■ TASK INPUT:
***

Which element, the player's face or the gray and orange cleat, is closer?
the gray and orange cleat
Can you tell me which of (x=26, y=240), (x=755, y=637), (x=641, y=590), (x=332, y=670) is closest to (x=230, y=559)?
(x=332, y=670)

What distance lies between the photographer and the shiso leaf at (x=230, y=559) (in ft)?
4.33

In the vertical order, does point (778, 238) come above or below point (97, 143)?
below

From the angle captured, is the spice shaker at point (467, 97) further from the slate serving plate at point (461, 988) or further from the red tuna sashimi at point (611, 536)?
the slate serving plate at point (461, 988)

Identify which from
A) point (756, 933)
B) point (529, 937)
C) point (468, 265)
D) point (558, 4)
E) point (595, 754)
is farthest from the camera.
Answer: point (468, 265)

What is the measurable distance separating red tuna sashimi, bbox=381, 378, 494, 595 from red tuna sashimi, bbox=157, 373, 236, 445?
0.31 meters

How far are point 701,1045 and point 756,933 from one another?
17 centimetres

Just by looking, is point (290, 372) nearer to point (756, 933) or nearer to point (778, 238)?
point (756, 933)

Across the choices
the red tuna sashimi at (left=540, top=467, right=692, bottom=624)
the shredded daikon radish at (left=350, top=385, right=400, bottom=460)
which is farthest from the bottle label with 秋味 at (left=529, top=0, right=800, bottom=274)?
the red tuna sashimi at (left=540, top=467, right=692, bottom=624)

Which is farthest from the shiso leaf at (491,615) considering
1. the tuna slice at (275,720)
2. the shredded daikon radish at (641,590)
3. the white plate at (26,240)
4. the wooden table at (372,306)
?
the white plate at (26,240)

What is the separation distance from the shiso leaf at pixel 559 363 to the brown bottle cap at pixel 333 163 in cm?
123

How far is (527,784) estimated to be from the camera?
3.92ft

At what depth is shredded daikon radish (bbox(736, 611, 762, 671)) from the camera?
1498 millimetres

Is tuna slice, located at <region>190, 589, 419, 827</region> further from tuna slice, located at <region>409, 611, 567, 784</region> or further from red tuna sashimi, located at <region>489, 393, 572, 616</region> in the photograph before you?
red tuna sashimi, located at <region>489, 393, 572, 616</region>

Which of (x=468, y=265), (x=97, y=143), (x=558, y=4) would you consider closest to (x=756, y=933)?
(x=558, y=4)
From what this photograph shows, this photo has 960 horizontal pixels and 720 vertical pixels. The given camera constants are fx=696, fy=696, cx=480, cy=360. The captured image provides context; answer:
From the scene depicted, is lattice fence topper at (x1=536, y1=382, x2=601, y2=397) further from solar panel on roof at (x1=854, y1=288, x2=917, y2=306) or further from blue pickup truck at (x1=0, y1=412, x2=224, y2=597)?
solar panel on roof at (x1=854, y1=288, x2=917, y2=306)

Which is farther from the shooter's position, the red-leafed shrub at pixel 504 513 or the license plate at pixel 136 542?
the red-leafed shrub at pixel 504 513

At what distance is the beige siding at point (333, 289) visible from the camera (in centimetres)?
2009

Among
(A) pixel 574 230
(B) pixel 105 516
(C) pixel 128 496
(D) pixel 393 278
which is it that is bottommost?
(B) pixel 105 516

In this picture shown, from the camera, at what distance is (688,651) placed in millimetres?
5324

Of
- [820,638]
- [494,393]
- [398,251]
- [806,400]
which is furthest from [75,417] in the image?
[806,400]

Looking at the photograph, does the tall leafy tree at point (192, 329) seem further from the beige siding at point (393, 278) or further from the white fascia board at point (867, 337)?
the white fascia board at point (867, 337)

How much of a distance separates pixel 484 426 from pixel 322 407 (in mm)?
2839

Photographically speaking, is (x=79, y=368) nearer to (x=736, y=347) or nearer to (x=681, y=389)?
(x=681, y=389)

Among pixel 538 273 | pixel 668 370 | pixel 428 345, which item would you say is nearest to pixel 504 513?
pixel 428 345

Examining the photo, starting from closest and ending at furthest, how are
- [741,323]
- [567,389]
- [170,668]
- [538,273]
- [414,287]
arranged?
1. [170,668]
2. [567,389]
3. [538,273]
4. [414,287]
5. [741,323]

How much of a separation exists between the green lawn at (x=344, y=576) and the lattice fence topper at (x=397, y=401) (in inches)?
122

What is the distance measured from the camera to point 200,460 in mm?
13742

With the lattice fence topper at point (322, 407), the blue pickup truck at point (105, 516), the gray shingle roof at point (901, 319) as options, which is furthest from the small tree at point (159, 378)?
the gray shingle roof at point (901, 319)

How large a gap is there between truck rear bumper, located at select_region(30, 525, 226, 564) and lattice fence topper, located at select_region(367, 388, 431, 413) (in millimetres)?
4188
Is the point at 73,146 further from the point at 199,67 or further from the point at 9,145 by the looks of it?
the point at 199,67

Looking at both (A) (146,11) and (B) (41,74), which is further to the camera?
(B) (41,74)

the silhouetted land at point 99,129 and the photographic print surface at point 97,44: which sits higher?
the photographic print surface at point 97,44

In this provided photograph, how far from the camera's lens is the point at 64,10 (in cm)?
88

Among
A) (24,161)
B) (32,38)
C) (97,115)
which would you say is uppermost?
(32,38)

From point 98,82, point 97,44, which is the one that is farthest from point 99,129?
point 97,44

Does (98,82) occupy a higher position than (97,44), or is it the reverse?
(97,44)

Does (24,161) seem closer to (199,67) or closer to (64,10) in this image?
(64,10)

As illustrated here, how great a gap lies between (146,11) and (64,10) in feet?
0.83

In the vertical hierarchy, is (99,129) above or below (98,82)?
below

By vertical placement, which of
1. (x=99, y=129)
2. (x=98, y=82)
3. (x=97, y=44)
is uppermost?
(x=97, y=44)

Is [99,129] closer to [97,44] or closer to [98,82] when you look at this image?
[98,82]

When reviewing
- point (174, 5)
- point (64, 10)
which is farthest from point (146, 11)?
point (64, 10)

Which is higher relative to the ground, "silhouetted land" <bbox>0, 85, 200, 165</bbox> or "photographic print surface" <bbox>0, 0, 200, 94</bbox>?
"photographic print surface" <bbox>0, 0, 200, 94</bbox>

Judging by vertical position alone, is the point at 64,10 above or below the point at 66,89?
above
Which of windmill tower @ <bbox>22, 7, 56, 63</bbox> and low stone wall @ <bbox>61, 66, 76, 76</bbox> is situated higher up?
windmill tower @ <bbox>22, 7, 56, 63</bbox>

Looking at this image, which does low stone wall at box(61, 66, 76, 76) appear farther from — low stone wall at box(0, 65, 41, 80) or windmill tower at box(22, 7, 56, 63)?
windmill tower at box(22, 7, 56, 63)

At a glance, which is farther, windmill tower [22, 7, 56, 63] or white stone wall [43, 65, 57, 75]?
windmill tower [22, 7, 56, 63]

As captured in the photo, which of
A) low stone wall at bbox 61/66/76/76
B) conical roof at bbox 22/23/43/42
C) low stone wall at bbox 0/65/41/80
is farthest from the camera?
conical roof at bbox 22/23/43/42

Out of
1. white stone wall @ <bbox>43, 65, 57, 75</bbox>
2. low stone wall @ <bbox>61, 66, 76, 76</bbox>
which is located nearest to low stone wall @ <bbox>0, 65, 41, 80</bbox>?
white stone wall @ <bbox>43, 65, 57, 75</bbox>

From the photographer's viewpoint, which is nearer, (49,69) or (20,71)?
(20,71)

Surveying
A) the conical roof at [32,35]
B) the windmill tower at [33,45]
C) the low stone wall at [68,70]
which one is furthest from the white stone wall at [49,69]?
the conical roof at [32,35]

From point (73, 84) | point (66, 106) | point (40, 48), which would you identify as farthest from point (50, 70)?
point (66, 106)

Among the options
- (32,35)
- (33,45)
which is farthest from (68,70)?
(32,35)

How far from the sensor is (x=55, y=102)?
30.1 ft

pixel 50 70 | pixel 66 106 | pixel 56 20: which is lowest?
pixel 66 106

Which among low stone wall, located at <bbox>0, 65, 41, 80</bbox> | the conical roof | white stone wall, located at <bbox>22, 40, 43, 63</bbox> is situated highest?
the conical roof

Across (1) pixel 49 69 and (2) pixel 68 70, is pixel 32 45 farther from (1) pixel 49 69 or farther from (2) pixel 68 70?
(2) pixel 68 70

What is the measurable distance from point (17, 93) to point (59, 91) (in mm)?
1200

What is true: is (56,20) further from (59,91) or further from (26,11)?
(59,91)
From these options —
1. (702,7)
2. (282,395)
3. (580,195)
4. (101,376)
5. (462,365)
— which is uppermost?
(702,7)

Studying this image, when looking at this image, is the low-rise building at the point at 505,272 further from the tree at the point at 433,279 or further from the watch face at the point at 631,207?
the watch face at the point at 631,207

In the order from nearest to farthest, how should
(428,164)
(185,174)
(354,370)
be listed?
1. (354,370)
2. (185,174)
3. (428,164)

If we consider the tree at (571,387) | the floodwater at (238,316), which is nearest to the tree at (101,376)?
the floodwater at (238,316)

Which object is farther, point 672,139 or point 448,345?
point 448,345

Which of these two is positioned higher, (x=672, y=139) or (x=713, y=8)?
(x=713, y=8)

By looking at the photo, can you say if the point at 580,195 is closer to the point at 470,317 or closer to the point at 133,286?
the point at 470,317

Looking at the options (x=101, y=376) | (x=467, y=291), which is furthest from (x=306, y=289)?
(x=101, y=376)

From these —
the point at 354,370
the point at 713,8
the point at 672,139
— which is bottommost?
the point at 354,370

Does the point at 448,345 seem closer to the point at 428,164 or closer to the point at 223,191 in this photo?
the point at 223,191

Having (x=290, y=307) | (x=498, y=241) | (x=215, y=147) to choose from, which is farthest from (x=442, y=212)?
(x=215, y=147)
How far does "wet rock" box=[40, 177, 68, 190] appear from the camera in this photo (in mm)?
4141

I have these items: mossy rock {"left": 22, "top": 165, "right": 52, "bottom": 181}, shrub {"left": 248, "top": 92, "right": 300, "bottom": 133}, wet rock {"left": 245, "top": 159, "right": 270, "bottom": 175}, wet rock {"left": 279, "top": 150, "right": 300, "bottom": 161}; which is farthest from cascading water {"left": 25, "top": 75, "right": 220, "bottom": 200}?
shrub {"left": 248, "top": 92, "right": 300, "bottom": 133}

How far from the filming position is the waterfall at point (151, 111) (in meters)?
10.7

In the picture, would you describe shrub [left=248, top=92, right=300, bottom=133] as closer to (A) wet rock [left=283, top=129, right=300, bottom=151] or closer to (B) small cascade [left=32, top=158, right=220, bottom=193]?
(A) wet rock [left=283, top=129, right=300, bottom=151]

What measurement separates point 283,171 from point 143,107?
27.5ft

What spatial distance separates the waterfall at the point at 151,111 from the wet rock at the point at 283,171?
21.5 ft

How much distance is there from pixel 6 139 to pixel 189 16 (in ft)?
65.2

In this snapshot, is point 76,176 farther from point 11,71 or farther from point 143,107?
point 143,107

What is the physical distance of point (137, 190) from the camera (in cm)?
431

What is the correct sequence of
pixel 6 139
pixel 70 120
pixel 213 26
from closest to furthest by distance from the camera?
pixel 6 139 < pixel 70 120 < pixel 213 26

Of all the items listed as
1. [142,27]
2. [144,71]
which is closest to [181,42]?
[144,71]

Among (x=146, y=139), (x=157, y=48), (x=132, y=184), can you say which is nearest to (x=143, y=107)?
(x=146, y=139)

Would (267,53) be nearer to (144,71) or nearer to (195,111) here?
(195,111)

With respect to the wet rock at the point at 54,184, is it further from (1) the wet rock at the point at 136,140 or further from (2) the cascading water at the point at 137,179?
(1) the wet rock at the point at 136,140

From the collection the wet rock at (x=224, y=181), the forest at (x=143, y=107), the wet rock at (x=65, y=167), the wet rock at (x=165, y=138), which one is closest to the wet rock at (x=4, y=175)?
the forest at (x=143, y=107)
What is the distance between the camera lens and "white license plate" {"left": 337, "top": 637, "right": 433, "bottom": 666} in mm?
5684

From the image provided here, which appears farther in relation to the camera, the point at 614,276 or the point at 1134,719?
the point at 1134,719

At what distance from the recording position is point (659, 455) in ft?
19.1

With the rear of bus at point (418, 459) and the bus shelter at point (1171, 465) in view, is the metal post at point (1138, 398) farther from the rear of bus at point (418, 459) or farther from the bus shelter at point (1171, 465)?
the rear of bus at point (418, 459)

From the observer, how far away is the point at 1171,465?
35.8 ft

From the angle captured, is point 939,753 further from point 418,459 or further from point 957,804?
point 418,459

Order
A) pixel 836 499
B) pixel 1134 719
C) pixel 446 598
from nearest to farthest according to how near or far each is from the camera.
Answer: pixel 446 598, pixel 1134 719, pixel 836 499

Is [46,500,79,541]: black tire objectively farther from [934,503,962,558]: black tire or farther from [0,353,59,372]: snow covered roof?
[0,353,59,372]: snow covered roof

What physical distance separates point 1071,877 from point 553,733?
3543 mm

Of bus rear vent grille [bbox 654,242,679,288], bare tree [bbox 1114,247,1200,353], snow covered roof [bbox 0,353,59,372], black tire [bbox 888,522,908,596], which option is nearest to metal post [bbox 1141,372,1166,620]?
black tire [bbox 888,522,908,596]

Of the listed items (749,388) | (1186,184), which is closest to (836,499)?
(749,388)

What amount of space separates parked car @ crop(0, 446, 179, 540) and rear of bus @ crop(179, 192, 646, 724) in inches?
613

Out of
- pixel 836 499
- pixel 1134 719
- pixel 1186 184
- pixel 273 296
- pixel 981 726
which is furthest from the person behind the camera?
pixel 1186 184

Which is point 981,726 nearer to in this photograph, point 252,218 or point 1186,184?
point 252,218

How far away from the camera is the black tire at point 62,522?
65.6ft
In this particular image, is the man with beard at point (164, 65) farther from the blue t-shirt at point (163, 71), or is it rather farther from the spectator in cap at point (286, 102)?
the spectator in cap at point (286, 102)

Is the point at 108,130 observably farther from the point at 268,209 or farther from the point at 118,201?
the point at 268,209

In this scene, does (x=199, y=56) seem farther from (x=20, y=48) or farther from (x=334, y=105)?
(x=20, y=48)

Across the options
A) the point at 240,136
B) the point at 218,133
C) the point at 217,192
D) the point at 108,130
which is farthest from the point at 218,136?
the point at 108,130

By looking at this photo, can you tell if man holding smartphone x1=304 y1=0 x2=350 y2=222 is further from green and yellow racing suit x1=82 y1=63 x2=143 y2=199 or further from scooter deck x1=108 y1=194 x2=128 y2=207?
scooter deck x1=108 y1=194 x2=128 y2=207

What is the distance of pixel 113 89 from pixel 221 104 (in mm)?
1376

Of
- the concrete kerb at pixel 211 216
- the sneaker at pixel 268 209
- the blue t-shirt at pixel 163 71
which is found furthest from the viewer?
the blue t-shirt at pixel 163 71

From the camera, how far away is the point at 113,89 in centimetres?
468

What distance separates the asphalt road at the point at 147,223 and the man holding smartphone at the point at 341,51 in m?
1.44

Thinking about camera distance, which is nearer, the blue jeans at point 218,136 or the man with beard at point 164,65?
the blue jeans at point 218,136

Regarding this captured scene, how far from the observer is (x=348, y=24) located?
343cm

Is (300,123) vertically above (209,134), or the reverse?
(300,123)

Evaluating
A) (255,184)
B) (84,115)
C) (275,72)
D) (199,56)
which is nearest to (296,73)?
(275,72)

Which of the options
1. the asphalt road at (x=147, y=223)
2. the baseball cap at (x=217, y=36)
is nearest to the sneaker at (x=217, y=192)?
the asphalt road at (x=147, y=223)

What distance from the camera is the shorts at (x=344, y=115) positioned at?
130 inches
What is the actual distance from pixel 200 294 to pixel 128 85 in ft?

***

■ WRITTEN REQUEST:
Put the lines of the records into a Markdown table with the columns "Row" and "Line", starting at the line that contains "Is (300,123) vertically" and ending at the last line of the records. Leave out blank lines, and number each remaining line in the Row column.

■ SOLUTION FOR THIS EXERCISE:
| Row | Line |
|---|---|
| 1 | Is (300,123) vertically above (209,134), or the reverse? |
| 2 | (300,123) |
| 3 | Evaluating |
| 4 | A) (255,184) |
| 5 | B) (84,115) |
| 6 | C) (275,72) |
| 7 | D) (199,56) |
| 8 | which is nearest to (296,73)? |
| 9 | (275,72) |
| 10 | Which of the options |
| 11 | 1. the asphalt road at (x=147, y=223) |
| 12 | 2. the baseball cap at (x=217, y=36) |
| 13 | is nearest to the sneaker at (x=217, y=192)? |
| 14 | the asphalt road at (x=147, y=223) |
| 15 | What distance from the camera is the shorts at (x=344, y=115) positioned at? |
| 16 | 130 inches |
| 17 | What is the actual distance from pixel 200 294 to pixel 128 85 in ft? |